Development of inorganic-organic hybrid nanostructured material for H2O2 sensing application

Abstract

An organic-inorganic hybrid nanoparticle (HNPs) composed of Sm(TTA)3Phen, a coordination compound, and NaY0.78Er0.02Yb0.20F4, an upconversion nanoparticles (UCNPs), has been developed and used for H2O2 sensing application. Herein, Sm(TTA)3Phen absorbs ultraviolet (UV) light and gives fluorescence in yellow-red-near infrared (NIR) region. Whereas, the UCNPs absorb NIR radiations (980 nm) and consequently emit in green-red region through photon upconversion process.

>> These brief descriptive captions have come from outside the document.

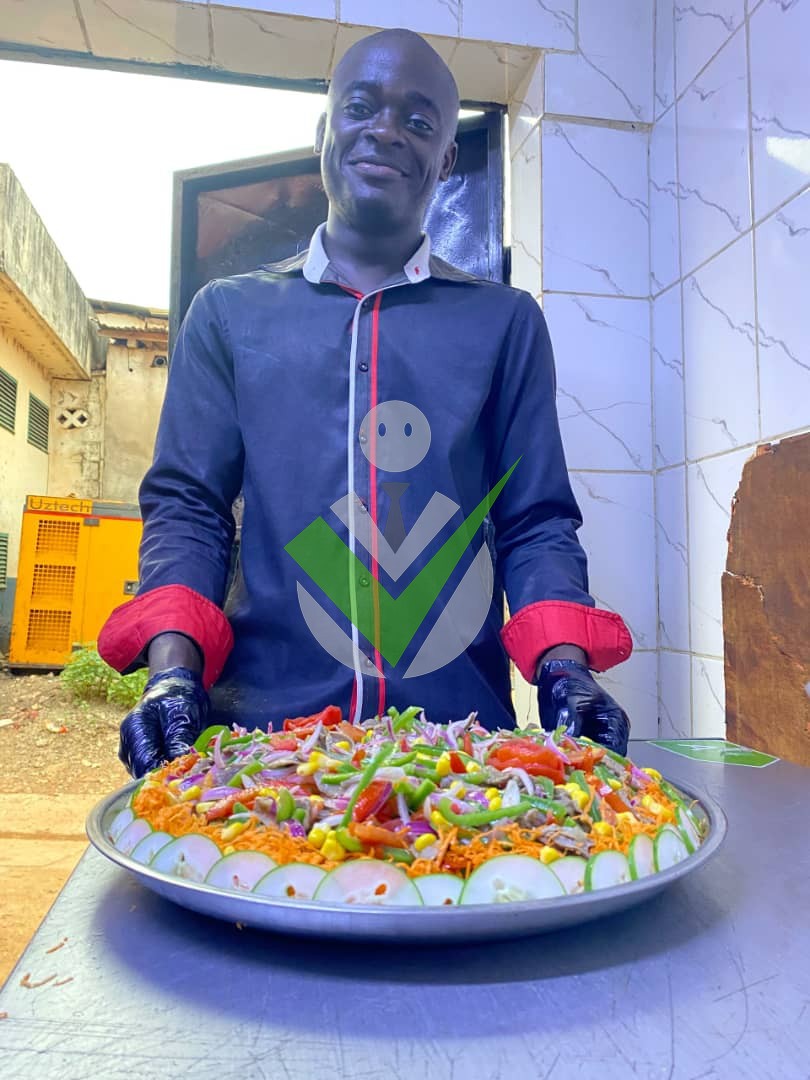 Joseph Francky Atangana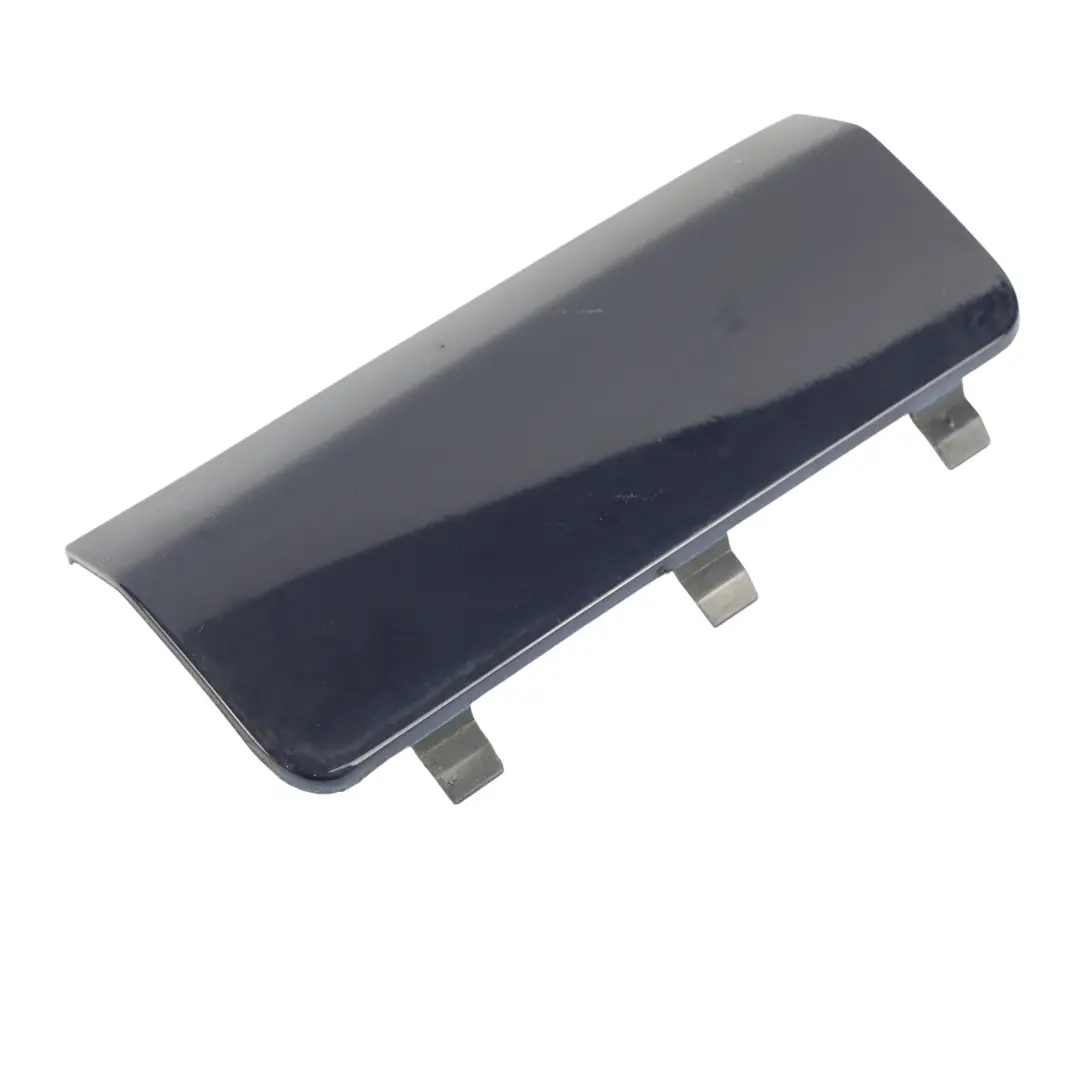 Cache Crochet Remorquage Arr Droit Bleu Tanzanite pour Mercedes ML W163 à propos du numéro de pièce A1638801605 Mercedes ML W163 Cache Crochet Remorquage Arr Droit Bleu Tanzanite - SKU A1638801605-TB - Numéro de pièce A1638801605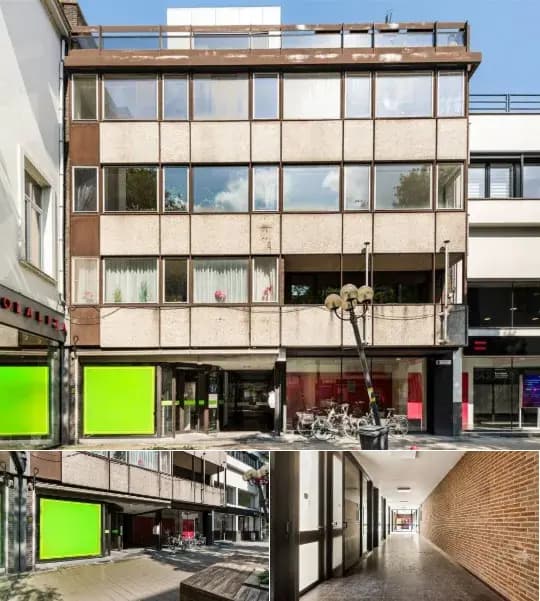 Commercial building for sale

Two important optical phenomena are observed when HNPs are simultaneously excited with UV (266 nm) and NIR (980 nm) laser radiation- (i) an energy transfer from Sm3+ to Er3+ ions, and (ii) color tunable emission from red to green, if the power of 980 nm laser is varied. Further, the material is highly competent to sense H2O2 through fluorescence quenching of Sm3+ emission in presence of H2O2. The nature of quenching is conspicuously different for different concentration/volume range of H2O2. For lower volume range, the rate of decrease of emission/excitation intensity is linear, while for higher volume range the decay in intensity is exponential. The attained minimum detection limit for H2O2 is 2 μl, which is significant for sensing applications. © 2020 The Author(s). Published by IOP Publishing Ltd.